Note that I am not recommending a waterfall-like process where requirements have been set in stone and the only iteration is in the subsequent steps. It is very much expected that the data-science or product team discovers more scenarios as they are building the model which should be captured as requirements with their own metrics. In which case these should be added to the list and tracked accordingly.
Advantages of the product-centric approach
The obvious advantage of the above modification is that it ensures the data-science and product teams are forced to think through various scenarios in which the product is used. This comes naturally in traditional software projects as they are typically built feature-by-feature and user story-by-user story. For data science projects, sometimes there is a temptation to lower the design rigor and “let the data do the talking”.

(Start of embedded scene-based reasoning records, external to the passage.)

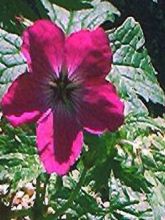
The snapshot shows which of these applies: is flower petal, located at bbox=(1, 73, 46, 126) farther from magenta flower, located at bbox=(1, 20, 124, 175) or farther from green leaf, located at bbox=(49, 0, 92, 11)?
green leaf, located at bbox=(49, 0, 92, 11)

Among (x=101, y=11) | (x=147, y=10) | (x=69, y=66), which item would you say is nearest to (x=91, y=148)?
(x=69, y=66)

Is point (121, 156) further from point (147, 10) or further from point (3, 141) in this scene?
point (147, 10)

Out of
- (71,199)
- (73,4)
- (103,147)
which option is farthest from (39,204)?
(73,4)

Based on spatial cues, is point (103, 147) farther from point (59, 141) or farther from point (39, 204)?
point (39, 204)

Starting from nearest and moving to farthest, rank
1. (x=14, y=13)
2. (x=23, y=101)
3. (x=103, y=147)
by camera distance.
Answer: (x=23, y=101) < (x=103, y=147) < (x=14, y=13)

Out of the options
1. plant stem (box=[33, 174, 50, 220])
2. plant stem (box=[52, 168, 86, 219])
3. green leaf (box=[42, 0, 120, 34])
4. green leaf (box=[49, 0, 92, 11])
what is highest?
green leaf (box=[49, 0, 92, 11])

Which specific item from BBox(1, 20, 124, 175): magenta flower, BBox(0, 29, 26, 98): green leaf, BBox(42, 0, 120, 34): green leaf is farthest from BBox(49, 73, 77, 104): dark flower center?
BBox(42, 0, 120, 34): green leaf
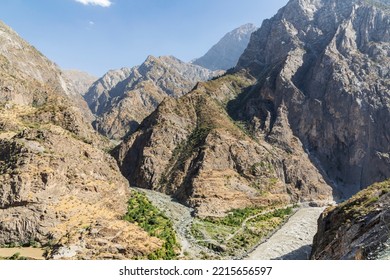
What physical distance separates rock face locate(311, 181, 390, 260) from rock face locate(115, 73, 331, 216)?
51.9 metres

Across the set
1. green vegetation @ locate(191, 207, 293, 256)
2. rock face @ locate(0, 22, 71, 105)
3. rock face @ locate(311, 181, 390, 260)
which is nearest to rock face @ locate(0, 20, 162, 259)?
rock face @ locate(0, 22, 71, 105)

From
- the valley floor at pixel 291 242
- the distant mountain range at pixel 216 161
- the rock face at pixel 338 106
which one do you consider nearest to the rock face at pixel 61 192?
the distant mountain range at pixel 216 161

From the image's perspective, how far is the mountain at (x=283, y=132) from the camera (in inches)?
4355

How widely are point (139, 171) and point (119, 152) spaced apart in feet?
43.2

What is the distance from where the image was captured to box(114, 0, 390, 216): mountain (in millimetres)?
110625

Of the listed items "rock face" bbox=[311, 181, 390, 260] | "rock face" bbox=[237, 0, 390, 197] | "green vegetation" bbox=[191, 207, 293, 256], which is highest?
"rock face" bbox=[237, 0, 390, 197]

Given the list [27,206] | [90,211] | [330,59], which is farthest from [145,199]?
[330,59]

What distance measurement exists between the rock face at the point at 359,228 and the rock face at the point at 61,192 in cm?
2960

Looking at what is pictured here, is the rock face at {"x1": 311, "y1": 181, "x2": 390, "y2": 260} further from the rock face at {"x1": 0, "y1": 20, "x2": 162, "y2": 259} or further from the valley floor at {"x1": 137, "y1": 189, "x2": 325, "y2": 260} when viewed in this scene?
the rock face at {"x1": 0, "y1": 20, "x2": 162, "y2": 259}

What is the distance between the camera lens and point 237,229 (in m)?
87.1

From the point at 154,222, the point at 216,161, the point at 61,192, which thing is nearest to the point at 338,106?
the point at 216,161

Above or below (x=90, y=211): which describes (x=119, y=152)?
above

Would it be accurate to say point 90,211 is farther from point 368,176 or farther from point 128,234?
point 368,176

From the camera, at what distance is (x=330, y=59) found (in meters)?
172
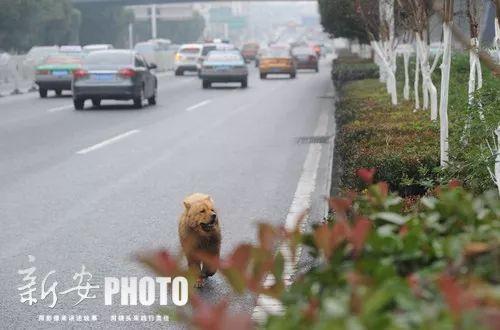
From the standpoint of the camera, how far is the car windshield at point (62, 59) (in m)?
36.9

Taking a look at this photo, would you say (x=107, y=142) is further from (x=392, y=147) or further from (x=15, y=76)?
(x=15, y=76)

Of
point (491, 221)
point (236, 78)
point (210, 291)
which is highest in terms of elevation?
point (491, 221)

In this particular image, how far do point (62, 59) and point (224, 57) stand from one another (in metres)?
8.37

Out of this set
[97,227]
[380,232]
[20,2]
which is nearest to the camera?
[380,232]

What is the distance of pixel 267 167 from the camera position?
51.6 ft

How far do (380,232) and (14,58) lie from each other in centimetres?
4184

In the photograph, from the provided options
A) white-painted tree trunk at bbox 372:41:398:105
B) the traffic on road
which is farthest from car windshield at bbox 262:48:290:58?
white-painted tree trunk at bbox 372:41:398:105

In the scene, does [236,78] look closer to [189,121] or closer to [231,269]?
[189,121]

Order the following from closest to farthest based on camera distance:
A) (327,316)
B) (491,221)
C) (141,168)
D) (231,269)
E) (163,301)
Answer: (327,316), (231,269), (491,221), (163,301), (141,168)

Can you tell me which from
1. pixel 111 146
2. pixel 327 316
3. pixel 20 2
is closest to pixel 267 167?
pixel 111 146

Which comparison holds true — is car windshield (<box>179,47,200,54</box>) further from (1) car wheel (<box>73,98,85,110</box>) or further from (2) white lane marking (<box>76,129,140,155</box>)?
(2) white lane marking (<box>76,129,140,155</box>)

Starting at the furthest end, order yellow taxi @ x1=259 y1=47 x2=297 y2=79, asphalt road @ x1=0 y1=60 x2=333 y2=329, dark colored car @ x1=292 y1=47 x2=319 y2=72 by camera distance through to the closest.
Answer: dark colored car @ x1=292 y1=47 x2=319 y2=72 → yellow taxi @ x1=259 y1=47 x2=297 y2=79 → asphalt road @ x1=0 y1=60 x2=333 y2=329

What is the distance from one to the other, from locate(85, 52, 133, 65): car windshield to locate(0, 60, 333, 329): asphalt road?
1.66 m

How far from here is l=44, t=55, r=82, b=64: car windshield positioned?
3691 cm
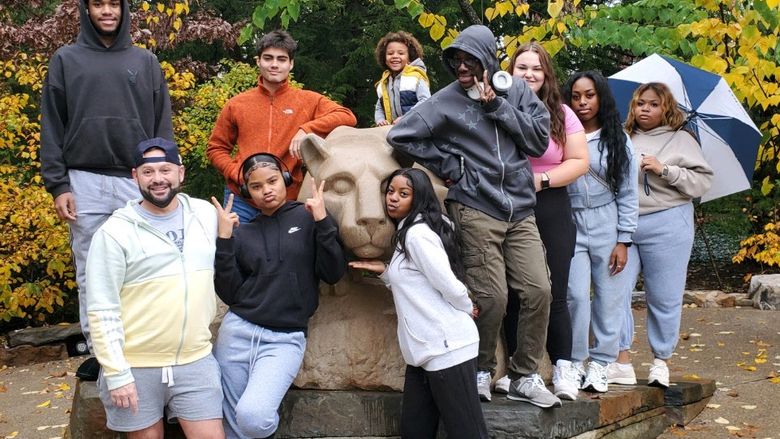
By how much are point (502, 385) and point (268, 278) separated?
1316 millimetres

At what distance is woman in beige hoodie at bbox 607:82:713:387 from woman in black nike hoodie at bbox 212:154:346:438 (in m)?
1.95

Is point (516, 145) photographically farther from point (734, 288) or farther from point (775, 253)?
point (734, 288)

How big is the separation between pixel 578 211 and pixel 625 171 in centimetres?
33

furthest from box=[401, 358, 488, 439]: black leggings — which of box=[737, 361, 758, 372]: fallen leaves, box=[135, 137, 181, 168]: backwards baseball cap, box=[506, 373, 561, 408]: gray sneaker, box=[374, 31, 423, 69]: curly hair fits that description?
box=[737, 361, 758, 372]: fallen leaves

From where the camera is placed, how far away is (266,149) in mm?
4523

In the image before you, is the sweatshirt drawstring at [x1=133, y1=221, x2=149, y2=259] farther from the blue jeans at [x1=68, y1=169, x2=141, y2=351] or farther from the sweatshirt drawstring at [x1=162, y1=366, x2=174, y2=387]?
the blue jeans at [x1=68, y1=169, x2=141, y2=351]

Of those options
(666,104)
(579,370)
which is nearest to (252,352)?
(579,370)

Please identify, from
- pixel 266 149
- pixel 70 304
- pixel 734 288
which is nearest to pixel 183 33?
pixel 70 304

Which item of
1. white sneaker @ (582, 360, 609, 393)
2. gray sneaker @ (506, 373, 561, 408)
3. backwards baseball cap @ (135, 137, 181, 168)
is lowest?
white sneaker @ (582, 360, 609, 393)

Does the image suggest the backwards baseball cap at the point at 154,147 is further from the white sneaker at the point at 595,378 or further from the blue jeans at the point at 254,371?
the white sneaker at the point at 595,378

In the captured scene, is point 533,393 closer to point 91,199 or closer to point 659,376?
point 659,376

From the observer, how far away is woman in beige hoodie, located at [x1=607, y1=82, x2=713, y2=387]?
495 cm

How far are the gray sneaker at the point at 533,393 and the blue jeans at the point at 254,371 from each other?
1069 mm

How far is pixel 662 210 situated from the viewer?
496 centimetres
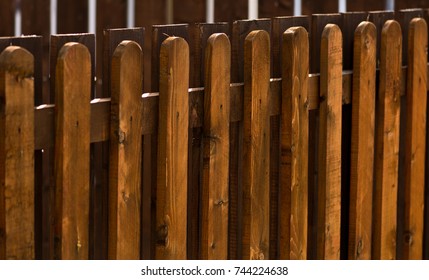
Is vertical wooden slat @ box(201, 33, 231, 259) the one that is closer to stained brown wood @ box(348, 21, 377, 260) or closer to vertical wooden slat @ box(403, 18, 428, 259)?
stained brown wood @ box(348, 21, 377, 260)

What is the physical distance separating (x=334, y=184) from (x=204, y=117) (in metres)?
0.67

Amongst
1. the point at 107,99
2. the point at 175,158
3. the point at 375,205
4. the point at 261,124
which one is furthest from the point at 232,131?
the point at 375,205

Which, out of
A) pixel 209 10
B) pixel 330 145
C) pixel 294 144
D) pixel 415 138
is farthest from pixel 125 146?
pixel 209 10

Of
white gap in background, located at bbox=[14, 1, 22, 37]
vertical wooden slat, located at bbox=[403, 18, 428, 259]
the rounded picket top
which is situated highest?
white gap in background, located at bbox=[14, 1, 22, 37]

Secondly, it gives visibility to the organization into the performance of the models in a context that they understand. This would require some tooling, but imagine a dashboard with product level requirements and a green/red label that indicates whether the current model satisfies that particular requirement on the test dataset. You can, of course, add more details to such a dashboard and this can be invaluable for managers/executives to quickly monitor the health of ML models and even prioritize areas of improvement.
There are a couple of other advantages to the product-centric approach. It fosters better communication between the data-science team and the product team. At times, data-scientists can be guilty of viewing the world in terms of data points rather than human actions which generate them. Putting the product requirements prominently in the process can break this silo and improve communication between data science and product teams.
The other potential advantage of this approach is that it can build towards a more meaningful measure of what it means to have a difference in the test and prod distributions. Or what it means for data to drift in production. Instead of relying on blind statistical measures of drift, we could detect drift in terms of more meaningful measures. For example, the context-specific drift detection method here.
Granted that all this might take more work. Especially before you get started with the “fun” work of playing with the latest models. But hey, no one said it would be easy. And no one said it would be cheap. First, we get it right. Then we do it cheap.